Dann checkte ich meine gesamten Körperfunktionen durch, die sich alle im grünen Bereich befanden. Ich setzte eine zufriedene Miene auf und verließ die geöffnete Kapsel. Die übrigen Crewmitglieder schliefen noch tief und fest. Ich wollte sie etwas später wecken.

Nachdem ich geduscht hatte, zog ich meinen körperangepassten Raumanzug an und suchte den Steuerraum auf, der sich auf dem oberen Deck des Raumschiffes befand.

Als sich die schwere Sicherheitstür zur zentralen Steuereinheit automatisch öffnete, endete der Alarm und eine weibliche Kunststimme des Zentralcomputers fing kurz darauf an zu sprechen.

„Commander Romolus“, sagte sie freundlich und fuhr gedämpft aber deutlich fort: „Ich begrüße sie herzlich und freue mich, Sie zu sehen. Ich stelle fest, dass Sie den langen Tiefschlaf gut überstanden haben.

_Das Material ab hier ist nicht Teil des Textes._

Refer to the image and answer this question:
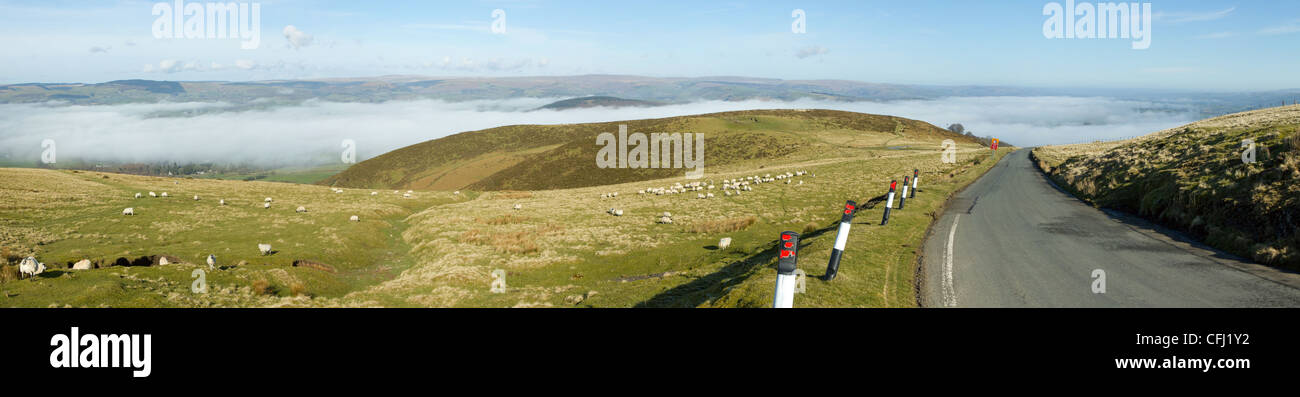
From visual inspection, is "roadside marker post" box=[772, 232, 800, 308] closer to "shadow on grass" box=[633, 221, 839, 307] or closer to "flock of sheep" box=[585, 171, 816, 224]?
"shadow on grass" box=[633, 221, 839, 307]

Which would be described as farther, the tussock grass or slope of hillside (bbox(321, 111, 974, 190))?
slope of hillside (bbox(321, 111, 974, 190))

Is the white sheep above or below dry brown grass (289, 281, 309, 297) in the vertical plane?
above

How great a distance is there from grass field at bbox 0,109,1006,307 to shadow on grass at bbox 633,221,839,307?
0.29ft

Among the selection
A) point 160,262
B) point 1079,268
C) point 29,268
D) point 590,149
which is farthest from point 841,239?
point 590,149

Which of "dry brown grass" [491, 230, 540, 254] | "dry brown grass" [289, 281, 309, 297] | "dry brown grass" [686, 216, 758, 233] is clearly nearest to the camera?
"dry brown grass" [289, 281, 309, 297]

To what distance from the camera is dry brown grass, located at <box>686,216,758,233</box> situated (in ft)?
84.1

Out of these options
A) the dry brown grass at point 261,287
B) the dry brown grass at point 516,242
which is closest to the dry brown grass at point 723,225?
the dry brown grass at point 516,242

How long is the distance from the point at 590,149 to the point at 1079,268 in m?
114

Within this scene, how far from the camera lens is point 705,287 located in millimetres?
14758

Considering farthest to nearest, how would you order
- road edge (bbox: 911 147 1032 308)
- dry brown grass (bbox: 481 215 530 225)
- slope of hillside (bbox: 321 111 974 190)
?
slope of hillside (bbox: 321 111 974 190), dry brown grass (bbox: 481 215 530 225), road edge (bbox: 911 147 1032 308)

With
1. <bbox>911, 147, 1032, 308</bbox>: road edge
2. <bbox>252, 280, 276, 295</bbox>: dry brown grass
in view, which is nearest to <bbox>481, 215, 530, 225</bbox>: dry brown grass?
<bbox>252, 280, 276, 295</bbox>: dry brown grass

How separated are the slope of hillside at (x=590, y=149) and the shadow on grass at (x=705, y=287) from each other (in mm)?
58574
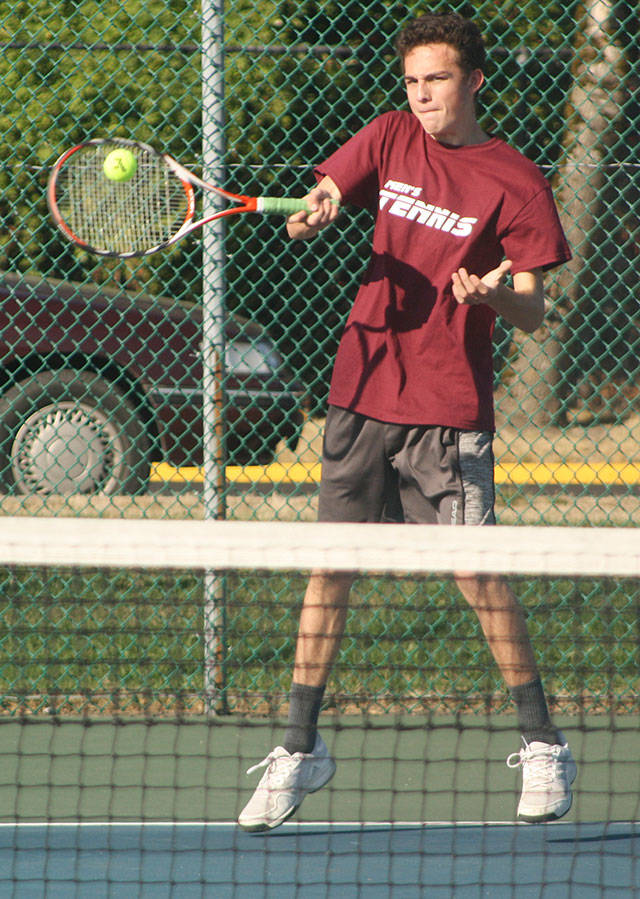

Nun, ich musste Sie den Vorschriften nach zwingend aufwecken, weil einige Langstreckenantennen der Proxima Centaurius vor etwas mehr als einer halben Stunde ein Sonnensystem entdeckt haben, das eindeutig über einen Planeten mit Leben verfügt. Ich werde Ihnen jetzt alle vorläufigen Daten auf den Zentralbildschirm übertragen, die ich bisher erhalten habe. Doch sehen Sie selbst!“

Nach wenigen Sekunden konnte man auf dem großen Bildschirm im dunklen Schwarz des Universums einen Planeten sehen, auf dem man blaue Ozeane, große Berge mit hohen Gipfeln, saftig grüne Wiesen, weitläufige Wälder und sogar helle Eis- und Schneeflächen an den Polregionen klar erkennen konnte.

Commander Romolus zeigte sich über diese Informationen überaus begeistert und leitete sofort die Weckfunktion der übrigen vier Besatzungsmitglieder ein, die etwas später nach und nach im Steuerraum der Proxima Centaurius erschienen. Nach einer kurzen Begrüßung durch die freundliche Computerstimme nahmen alle ihre Plätze ein und blickten gespannt auf den Bildschirm. Commander Romolus klärte seine Mannschaft über die gemachte Entdeckung auf, die von seiner Besatzung mit lautem Jubel aufgenommen wurde.

Der Zentralcomputer spuckte mittlerweile weitere Informationen aus. Die Oberflächenanalyse zeigte, dass der neu entdeckte Planet große Ähnlichkeiten mit ihrem Heimatplaneten besaß, was nicht nur den Commander in großes Erstaunen versetzte, sondern alle übrigen Besatzungsmitglieder in gleicher Weise.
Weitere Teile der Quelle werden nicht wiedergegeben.